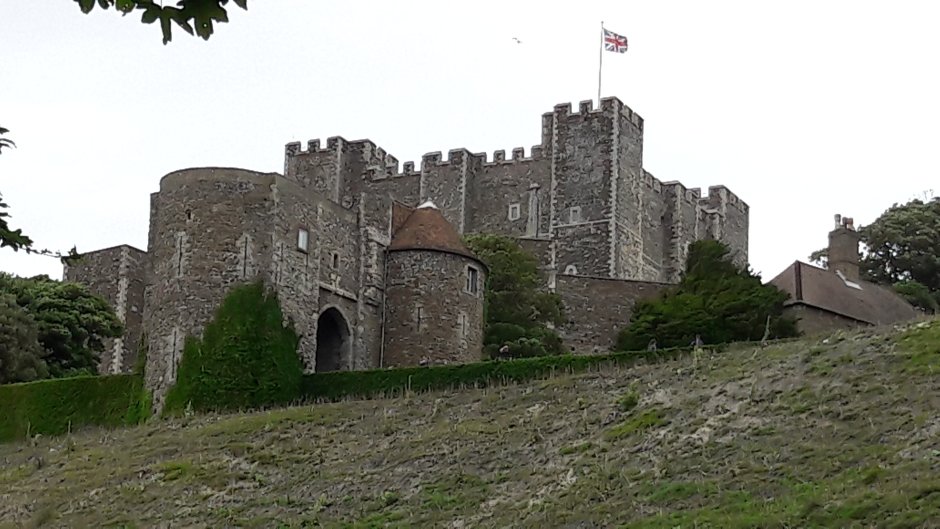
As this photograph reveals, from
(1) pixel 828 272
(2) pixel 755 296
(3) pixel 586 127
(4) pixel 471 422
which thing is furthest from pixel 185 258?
(3) pixel 586 127

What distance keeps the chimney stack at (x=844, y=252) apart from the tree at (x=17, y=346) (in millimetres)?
27648

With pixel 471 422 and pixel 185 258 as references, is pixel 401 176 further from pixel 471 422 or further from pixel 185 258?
pixel 471 422

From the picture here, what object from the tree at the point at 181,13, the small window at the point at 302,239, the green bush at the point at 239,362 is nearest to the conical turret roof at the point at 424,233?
the small window at the point at 302,239

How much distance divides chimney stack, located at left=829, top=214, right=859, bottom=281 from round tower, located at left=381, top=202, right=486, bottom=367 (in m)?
14.3

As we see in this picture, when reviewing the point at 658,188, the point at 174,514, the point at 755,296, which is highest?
the point at 658,188

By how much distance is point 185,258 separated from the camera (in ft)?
149

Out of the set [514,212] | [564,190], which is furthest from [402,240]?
[514,212]

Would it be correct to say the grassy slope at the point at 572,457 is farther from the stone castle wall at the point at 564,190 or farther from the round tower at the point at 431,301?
the stone castle wall at the point at 564,190

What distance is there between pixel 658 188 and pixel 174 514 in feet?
160

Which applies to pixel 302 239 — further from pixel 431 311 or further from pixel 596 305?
pixel 596 305

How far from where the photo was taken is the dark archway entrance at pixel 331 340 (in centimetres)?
4854

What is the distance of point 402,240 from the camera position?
1987 inches

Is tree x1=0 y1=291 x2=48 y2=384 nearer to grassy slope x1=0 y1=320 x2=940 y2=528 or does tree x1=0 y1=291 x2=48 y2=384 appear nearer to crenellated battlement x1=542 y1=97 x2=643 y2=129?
grassy slope x1=0 y1=320 x2=940 y2=528

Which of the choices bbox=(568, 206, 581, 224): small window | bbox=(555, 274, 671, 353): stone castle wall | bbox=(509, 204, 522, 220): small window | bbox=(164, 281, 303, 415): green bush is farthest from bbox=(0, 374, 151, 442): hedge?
bbox=(509, 204, 522, 220): small window
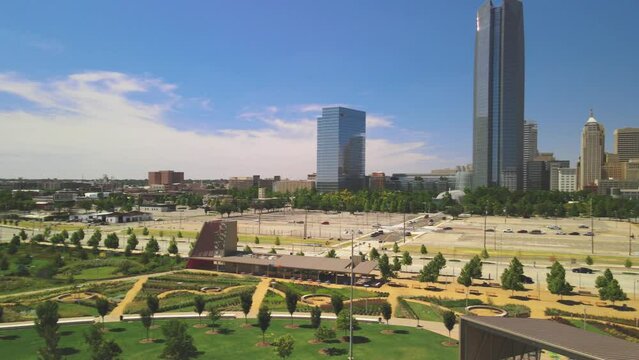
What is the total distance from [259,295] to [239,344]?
1483 centimetres

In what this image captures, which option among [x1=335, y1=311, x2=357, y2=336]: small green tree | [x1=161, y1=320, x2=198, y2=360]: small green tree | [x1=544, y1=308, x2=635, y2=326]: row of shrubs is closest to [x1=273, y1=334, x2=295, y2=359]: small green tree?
[x1=161, y1=320, x2=198, y2=360]: small green tree

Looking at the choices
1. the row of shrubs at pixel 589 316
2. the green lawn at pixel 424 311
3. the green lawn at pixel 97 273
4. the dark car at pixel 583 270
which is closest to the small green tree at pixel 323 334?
the green lawn at pixel 424 311

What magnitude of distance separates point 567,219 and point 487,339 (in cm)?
13859

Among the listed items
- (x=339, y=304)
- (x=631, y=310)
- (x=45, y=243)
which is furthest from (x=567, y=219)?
(x=45, y=243)

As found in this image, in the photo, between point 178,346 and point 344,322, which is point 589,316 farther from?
point 178,346

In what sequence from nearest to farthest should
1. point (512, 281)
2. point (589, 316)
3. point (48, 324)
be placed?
1. point (48, 324)
2. point (589, 316)
3. point (512, 281)

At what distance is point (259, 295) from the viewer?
152 feet

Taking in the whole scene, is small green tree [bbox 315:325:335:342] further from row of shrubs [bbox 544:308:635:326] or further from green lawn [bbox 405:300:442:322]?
row of shrubs [bbox 544:308:635:326]

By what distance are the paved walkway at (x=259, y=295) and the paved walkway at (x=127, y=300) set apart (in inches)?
448

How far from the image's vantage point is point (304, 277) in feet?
175

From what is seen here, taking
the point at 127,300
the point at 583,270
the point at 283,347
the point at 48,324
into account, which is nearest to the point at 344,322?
the point at 283,347

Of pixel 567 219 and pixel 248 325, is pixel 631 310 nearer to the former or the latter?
pixel 248 325

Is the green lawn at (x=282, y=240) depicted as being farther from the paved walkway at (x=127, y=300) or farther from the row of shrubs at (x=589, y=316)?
the row of shrubs at (x=589, y=316)

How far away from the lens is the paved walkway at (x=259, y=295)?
40244 mm
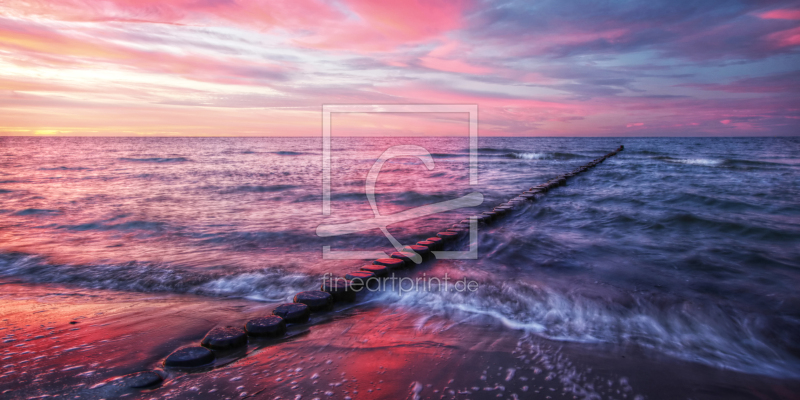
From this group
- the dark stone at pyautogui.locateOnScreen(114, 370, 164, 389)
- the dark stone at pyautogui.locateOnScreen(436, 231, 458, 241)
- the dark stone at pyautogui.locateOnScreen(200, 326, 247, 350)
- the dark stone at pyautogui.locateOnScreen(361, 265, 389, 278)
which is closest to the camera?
the dark stone at pyautogui.locateOnScreen(114, 370, 164, 389)

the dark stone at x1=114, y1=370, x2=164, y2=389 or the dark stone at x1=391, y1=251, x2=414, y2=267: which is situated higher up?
the dark stone at x1=391, y1=251, x2=414, y2=267

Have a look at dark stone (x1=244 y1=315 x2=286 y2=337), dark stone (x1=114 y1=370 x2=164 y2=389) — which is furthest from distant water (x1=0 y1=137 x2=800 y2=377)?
dark stone (x1=114 y1=370 x2=164 y2=389)

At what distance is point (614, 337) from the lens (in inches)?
136

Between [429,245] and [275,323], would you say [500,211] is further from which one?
[275,323]

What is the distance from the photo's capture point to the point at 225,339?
118 inches

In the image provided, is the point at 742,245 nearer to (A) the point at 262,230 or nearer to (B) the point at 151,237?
(A) the point at 262,230

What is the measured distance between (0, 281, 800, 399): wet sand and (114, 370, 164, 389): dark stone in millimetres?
42

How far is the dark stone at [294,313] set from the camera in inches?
139

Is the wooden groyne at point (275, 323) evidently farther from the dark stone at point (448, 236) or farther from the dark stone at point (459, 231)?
the dark stone at point (459, 231)

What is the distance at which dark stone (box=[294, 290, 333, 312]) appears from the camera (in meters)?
3.84

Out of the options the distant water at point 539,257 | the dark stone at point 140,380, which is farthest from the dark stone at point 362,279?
the dark stone at point 140,380

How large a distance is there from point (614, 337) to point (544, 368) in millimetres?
1023

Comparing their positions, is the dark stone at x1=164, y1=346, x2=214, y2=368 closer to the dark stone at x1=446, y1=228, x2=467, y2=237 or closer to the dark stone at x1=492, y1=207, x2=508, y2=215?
the dark stone at x1=446, y1=228, x2=467, y2=237

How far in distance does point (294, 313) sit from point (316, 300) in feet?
1.08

• **Goal of the exercise**
Reproduce all of the records above word for word, omitting the pictures from your answer.

• **Exercise solution**
As this photograph reveals, from
(1) pixel 828 272
(2) pixel 755 296
(3) pixel 586 127
(4) pixel 471 422
which thing is furthest from pixel 185 258?
(3) pixel 586 127

What distance keeps the chimney stack at (x=844, y=252) apart from the tree at (x=17, y=346) (in millimetres)?
27648

With pixel 471 422 and pixel 185 258 as references, is pixel 401 176 further from pixel 471 422 or further from pixel 185 258?
pixel 471 422

From the picture here, what object from the tree at the point at 181,13, the small window at the point at 302,239, the green bush at the point at 239,362 is nearest to the conical turret roof at the point at 424,233?
the small window at the point at 302,239

How much distance divides chimney stack, located at left=829, top=214, right=859, bottom=281 from round tower, located at left=381, top=202, right=486, bottom=367 (in m)?
14.3

As we see in this picture, when reviewing the point at 658,188, the point at 174,514, the point at 755,296, which is highest?
the point at 658,188

By how much distance is point 185,258 separated from the camera (in ft)?
149

Out of the set [514,212] | [564,190], which is furthest from [402,240]?
[514,212]

Would it be correct to say the grassy slope at the point at 572,457 is farther from the stone castle wall at the point at 564,190 or farther from the round tower at the point at 431,301?
the stone castle wall at the point at 564,190

What distance is there between pixel 658 188 and pixel 174 514 in feet?
160

Which applies to pixel 302 239 — further from pixel 431 311 or further from pixel 596 305?
pixel 596 305

How far from where the photo was taken is the dark archway entrance at pixel 331 340 (in centimetres)?
4854

What is the distance of point 402,240 from the camera position?
1987 inches

Is tree x1=0 y1=291 x2=48 y2=384 nearer to grassy slope x1=0 y1=320 x2=940 y2=528 or does tree x1=0 y1=291 x2=48 y2=384 appear nearer to crenellated battlement x1=542 y1=97 x2=643 y2=129?
grassy slope x1=0 y1=320 x2=940 y2=528

Which of the choices bbox=(568, 206, 581, 224): small window | bbox=(555, 274, 671, 353): stone castle wall | bbox=(509, 204, 522, 220): small window | bbox=(164, 281, 303, 415): green bush is farthest from bbox=(0, 374, 151, 442): hedge?
bbox=(509, 204, 522, 220): small window
What is the total distance from [259,295] to [239,344]?
1483 centimetres

In what this image captures, which option among [x1=335, y1=311, x2=357, y2=336]: small green tree | [x1=161, y1=320, x2=198, y2=360]: small green tree | [x1=544, y1=308, x2=635, y2=326]: row of shrubs is closest to [x1=273, y1=334, x2=295, y2=359]: small green tree?
[x1=161, y1=320, x2=198, y2=360]: small green tree

Looking at the choices
1. the row of shrubs at pixel 589 316
2. the green lawn at pixel 424 311
3. the green lawn at pixel 97 273
4. the dark car at pixel 583 270
which is closest to the small green tree at pixel 323 334?
the green lawn at pixel 424 311

What magnitude of distance separates point 567,219 and point 487,339 (in cm)?
13859

Among the listed items
- (x=339, y=304)
- (x=631, y=310)
- (x=45, y=243)
which is furthest from (x=567, y=219)?
(x=45, y=243)

As found in this image, in the photo, between point 178,346 and point 344,322, which is point 589,316 farther from?
point 178,346

In what sequence from nearest to farthest should
1. point (512, 281)
2. point (589, 316)
3. point (48, 324)
be placed?
1. point (48, 324)
2. point (589, 316)
3. point (512, 281)

At what distance is point (259, 295) from the viewer?
152 feet

Taking in the whole scene, is small green tree [bbox 315:325:335:342] further from row of shrubs [bbox 544:308:635:326] or further from green lawn [bbox 405:300:442:322]?
row of shrubs [bbox 544:308:635:326]

By what distance are the paved walkway at (x=259, y=295) and the paved walkway at (x=127, y=300) set apart (in inches)?
448

How far from the image's vantage point is point (304, 277) in feet?
175

From what is seen here, taking
the point at 127,300
the point at 583,270
the point at 283,347
the point at 48,324
into account, which is nearest to the point at 344,322?
the point at 283,347

Of pixel 567 219 and pixel 248 325, is pixel 631 310 nearer to the former or the latter?
pixel 248 325

Is the green lawn at (x=282, y=240) depicted as being farther from the paved walkway at (x=127, y=300) or farther from the row of shrubs at (x=589, y=316)?
the row of shrubs at (x=589, y=316)

How far away from the lens is the paved walkway at (x=259, y=295)?
40244 mm
From this group
- the dark stone at pyautogui.locateOnScreen(114, 370, 164, 389)
- the dark stone at pyautogui.locateOnScreen(436, 231, 458, 241)
- the dark stone at pyautogui.locateOnScreen(200, 326, 247, 350)
- the dark stone at pyautogui.locateOnScreen(361, 265, 389, 278)
which is closest to the camera?
the dark stone at pyautogui.locateOnScreen(114, 370, 164, 389)

the dark stone at x1=114, y1=370, x2=164, y2=389 or the dark stone at x1=391, y1=251, x2=414, y2=267: which is situated higher up?
the dark stone at x1=391, y1=251, x2=414, y2=267

Have a look at dark stone (x1=244 y1=315 x2=286 y2=337), dark stone (x1=114 y1=370 x2=164 y2=389) — which is furthest from distant water (x1=0 y1=137 x2=800 y2=377)?
dark stone (x1=114 y1=370 x2=164 y2=389)

At what distance is point (614, 337) from the lens (in inches)?
136

Between [429,245] and [275,323], would you say [500,211] is further from which one?
[275,323]

What is the distance from the photo's capture point to the point at 225,339?
118 inches

In the image provided, is the point at 742,245 nearer to (A) the point at 262,230 or nearer to (B) the point at 151,237?
(A) the point at 262,230

What is the measured distance between (0, 281, 800, 399): wet sand and (114, 370, 164, 389): dark stone in millimetres?
42

How far is the dark stone at [294,313] set from the camera in inches?
139

Is the wooden groyne at point (275, 323) evidently farther from the dark stone at point (448, 236) or farther from the dark stone at point (459, 231)?
the dark stone at point (459, 231)

What is the distance at which dark stone (box=[294, 290, 333, 312]) appears from the camera (in meters)?
3.84

Out of the options the distant water at point 539,257 | the dark stone at point 140,380, which is farthest from the dark stone at point 362,279?
the dark stone at point 140,380

How large a distance is there from point (614, 337) to point (544, 368) in millimetres?
1023

Comparing their positions, is the dark stone at x1=164, y1=346, x2=214, y2=368 closer to the dark stone at x1=446, y1=228, x2=467, y2=237 or closer to the dark stone at x1=492, y1=207, x2=508, y2=215?
the dark stone at x1=446, y1=228, x2=467, y2=237

How far in distance does point (294, 313) sit from point (316, 300) in feet?
1.08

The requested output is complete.